Tuesday, April 22, 2014

You are perfect.

It's hard to find a balance in life where you are not overly miserable and not overly elated. One motion and you're teetering on the edge of either of those things. I guess it wouldn't be so bad to be overly elated but I can't say I've ever actually felt that. I have but not for an abundant amount of time. The sad reality is I'm unsatisfied with myself currently but the really unsavory part is I haven't been satisfied for a long time. I want to be. I try to fall in love with every moment that I can take a few steps back and be overwhelmed with beauty. Yesterday, I took a drive alone, put the windows down, some spellbinding music on and just took it all in. It was beautiful. I love spring here. It gets amazingly green and there are bountiful wildflowers all over the place on the edge of the freeway and at almost every stoplight you encounter. It's like a fairy tale! I was so deprived of vegetation and scenery for years that it really is awe inspiring to me anymore. It's like discovering it all over again which I truly enjoy. 

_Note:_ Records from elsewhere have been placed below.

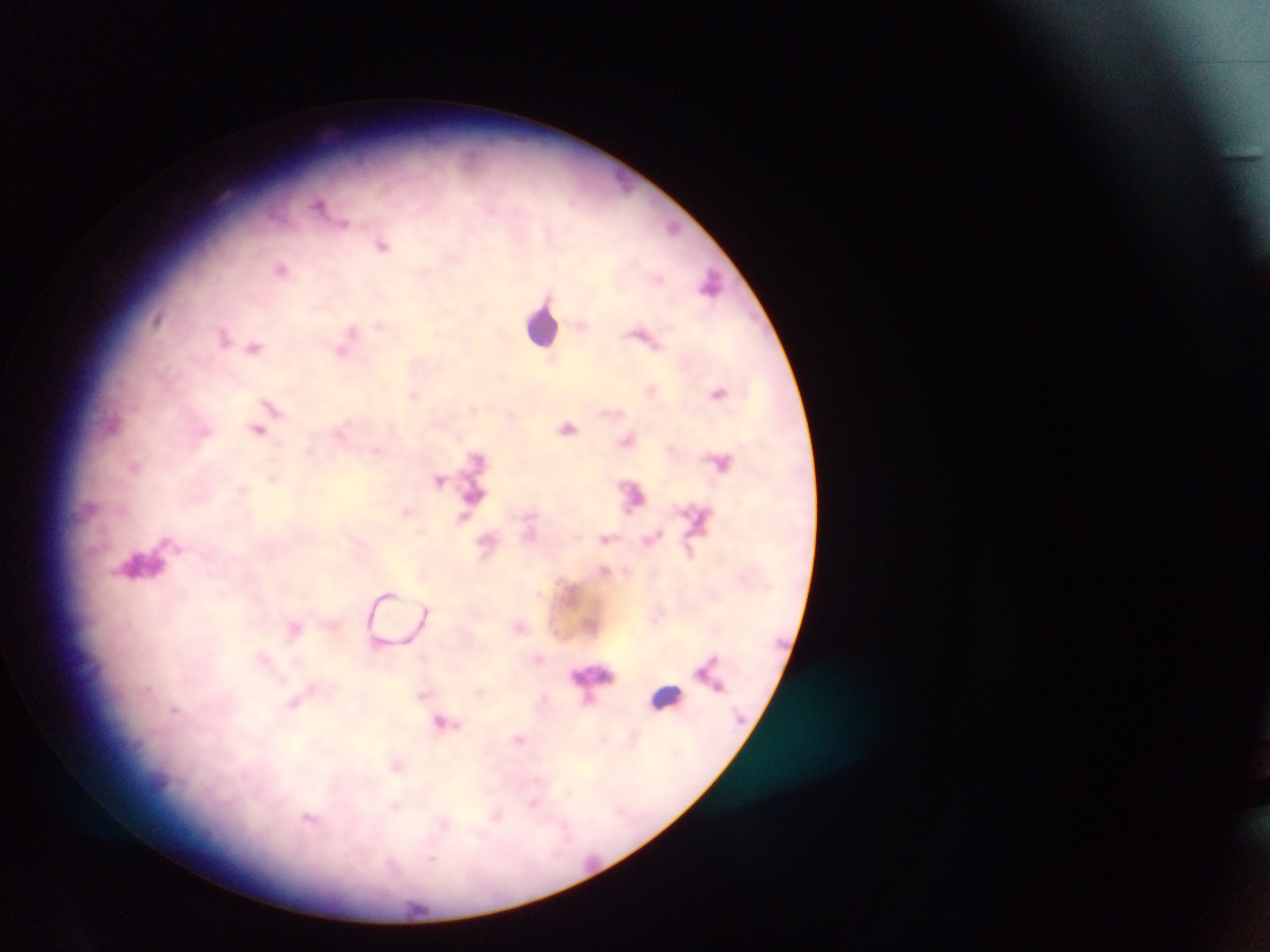
Approximate centers as [x, y] in pixels.
Summary:
  - Leukocyte locations: [711, 284], [542, 324], [138, 563], [593, 679], [666, 697]
  - Malaria parasite locations: [319, 204], [344, 223], [674, 228], [381, 245], [281, 268], [379, 325], [223, 336], [254, 347], [342, 351], [719, 392], [414, 395], [272, 407], [568, 428], [257, 430], [341, 430], [627, 441], [723, 463], [135, 467], [440, 480], [405, 513], [465, 518], [530, 534], [606, 538], [486, 541], [425, 610], [295, 628], [718, 687], [147, 690], [422, 694], [297, 701], [174, 710], [441, 722], [518, 740], [397, 766], [532, 804], [309, 820]
  - Preparation: thick blood smear
  - Field of view: single
  - Image size: 1270×952 pixels
  - Capture: mobile-phone photograph through a microscope
  - Country: Ghana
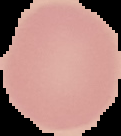 Segmented cell region on a black background. Image is 121×136 pixels. From a thin blood smear. Result: negative for Plasmodium parasites.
Give the position of every Plasmodium parasite.
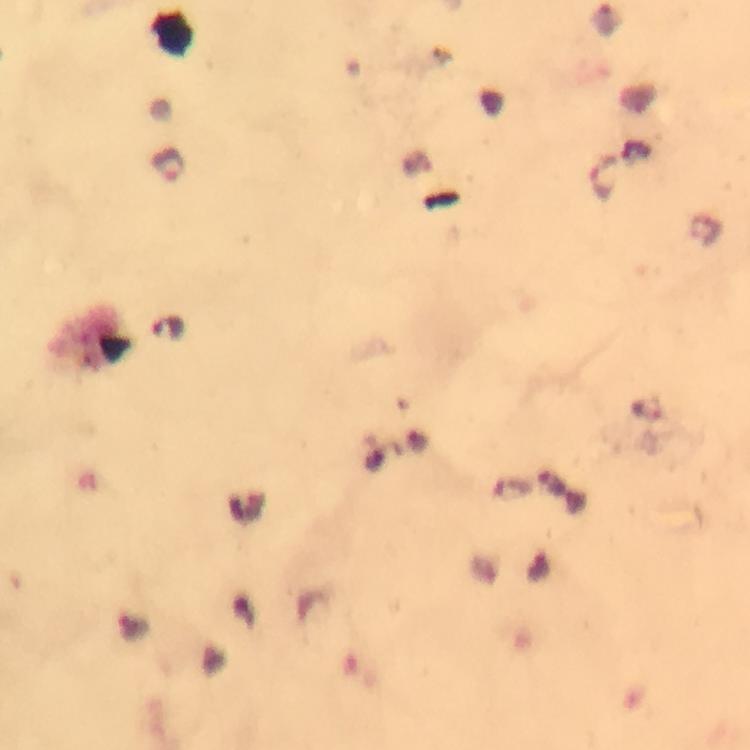

Approximate centers as (x, y) in pixels.
Plasmodium parasites: (168, 164), (603, 179), (511, 489).

Thick blood film. Immersion oil was used. Image is 750×750 pixels. Cropped region of a single field of view. Giemsa-stained preparation. Smartphone photograph taken through a microscope. From a malaria diagnostic workup. At 100x magnification.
Name the parasite shown.
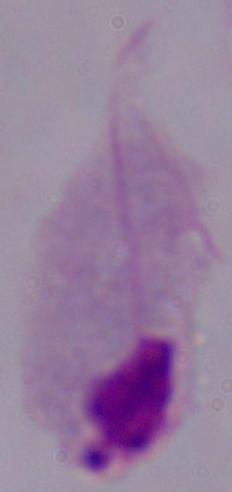
This is a trichomonad.

Photomicrograph. Captured at 1000x magnification.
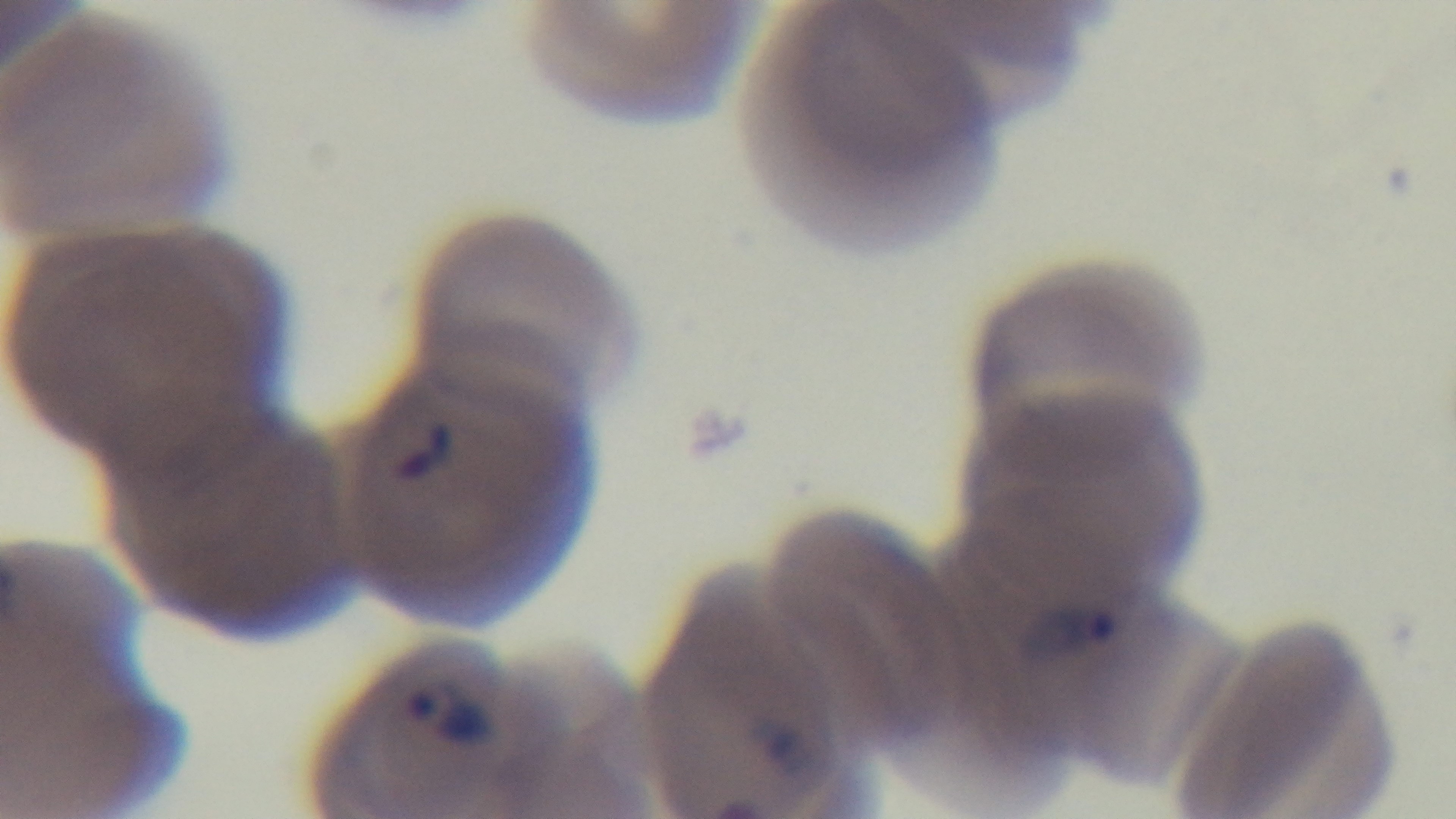 Giemsa stain. Mounted 4K digital camera. Single field of view. Malaria status: positive. Oil-immersion objective, 100x. Photomicrograph. Preparation: thin blood film.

I don't know why it's such a struggle for me to find contentment. I'm never happy with myself but I don't know why. I should be. Maybe I don't value myself enough. The other day at yoga my instructor said something that really struck a chord with me. We were laying in Savasana and she said 'notice this feeling and every sensation you feel. Everything you are in this moment is as it was intended. It's perfect and you are perfect.' Such a powerful statement. It's true though. We all seek to be some version of perfection we have gathered in our mind through years of media manipulation and other peoples opinion of what they think we ought to be like. It's just not right. We are all perfect. If you think about the mechanics of life and of the human body, it's sheer brilliance and centuries of science behind it has barely scratched the surface of all we are capeable of and made up of. Fuck aesthetics. Why is it so impossible to obtain contentment? Why can't we be okay with who we are? Why do we always battle ourselves to be something 'better' or 'different'? I, for one, am the worst with this. I always find some flaw to beat myself up over, neglecting the totally awesome things I have to offer [like a rather squandered singing voice most have not heard. Sad.] We are worth more than fitting into our skinny jeans if we eat a few too many cookies. We are worth more than avoiding trips to the grocery store due to a bad skin/hair/body days. We are worth more than avoiding human interaction for fear of being hurt like a little bitch. I'm a serious repeat offender of all aformentioned things and recognizing that seems rather embarrassing and childish. But hey! I guess I am a girl after all! [Dont tell anyone.] But, yeah, you're perfect just the way you are RIGHT NOW. Don't waste the good things because you're clinging to sucky ass shit that doesn't matter. Because, in the end it really doesn't matter. Maybe you're like me and you blow things insanely out of proportion for no god damn reason and then realize later how stupid of you that was. Stop that. Take a drive through the country and get your head on straight. Maybe if I did that constantly I would achieve everlasting contentment but then eventually I would find something to be dissatisfied with. What can I say- I'm a perfect jerk.